INSTRUCTIONS TO FOLLOW => Using the records beneath, say how many lines contain the word "selector", without comment.

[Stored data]
=== Begin Enclosure ===
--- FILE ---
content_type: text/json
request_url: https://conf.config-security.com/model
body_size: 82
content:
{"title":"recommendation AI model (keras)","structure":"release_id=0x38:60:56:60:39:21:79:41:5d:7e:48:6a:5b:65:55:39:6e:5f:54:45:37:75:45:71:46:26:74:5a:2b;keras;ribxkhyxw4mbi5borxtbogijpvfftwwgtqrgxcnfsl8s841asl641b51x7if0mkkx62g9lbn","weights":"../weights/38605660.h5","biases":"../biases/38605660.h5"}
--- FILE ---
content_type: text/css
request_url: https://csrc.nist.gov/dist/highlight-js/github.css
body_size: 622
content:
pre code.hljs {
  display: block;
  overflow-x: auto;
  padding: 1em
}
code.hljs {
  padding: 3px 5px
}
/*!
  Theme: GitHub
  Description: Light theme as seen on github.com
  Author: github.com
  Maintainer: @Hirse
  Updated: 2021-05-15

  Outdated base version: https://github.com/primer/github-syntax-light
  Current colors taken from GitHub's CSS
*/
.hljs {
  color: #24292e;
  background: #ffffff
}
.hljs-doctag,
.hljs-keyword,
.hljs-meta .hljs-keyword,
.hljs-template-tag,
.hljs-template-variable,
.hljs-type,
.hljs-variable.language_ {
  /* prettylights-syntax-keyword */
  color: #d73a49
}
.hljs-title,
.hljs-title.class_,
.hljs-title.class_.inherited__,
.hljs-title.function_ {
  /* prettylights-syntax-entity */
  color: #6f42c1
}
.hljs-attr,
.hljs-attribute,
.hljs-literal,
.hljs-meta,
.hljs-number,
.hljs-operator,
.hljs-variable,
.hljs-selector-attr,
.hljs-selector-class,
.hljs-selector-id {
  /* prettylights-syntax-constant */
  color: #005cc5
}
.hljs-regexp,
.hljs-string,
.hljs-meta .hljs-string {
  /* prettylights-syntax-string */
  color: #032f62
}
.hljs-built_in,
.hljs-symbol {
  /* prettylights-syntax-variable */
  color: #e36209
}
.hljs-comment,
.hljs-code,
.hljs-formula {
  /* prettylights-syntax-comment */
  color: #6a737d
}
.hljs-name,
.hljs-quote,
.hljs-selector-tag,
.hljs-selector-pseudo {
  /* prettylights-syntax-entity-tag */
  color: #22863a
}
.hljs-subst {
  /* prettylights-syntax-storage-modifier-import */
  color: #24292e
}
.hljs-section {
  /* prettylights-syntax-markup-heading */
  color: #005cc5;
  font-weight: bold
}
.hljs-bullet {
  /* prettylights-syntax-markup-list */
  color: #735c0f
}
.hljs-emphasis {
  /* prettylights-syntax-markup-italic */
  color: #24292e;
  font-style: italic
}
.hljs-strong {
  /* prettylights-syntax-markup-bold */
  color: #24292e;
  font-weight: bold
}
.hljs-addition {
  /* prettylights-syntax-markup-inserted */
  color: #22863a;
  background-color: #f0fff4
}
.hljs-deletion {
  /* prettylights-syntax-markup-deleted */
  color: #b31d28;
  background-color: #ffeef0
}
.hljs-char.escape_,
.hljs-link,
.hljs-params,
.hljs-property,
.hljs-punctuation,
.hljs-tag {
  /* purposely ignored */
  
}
=== End Enclosure ===
YOUR RESPONSE => 5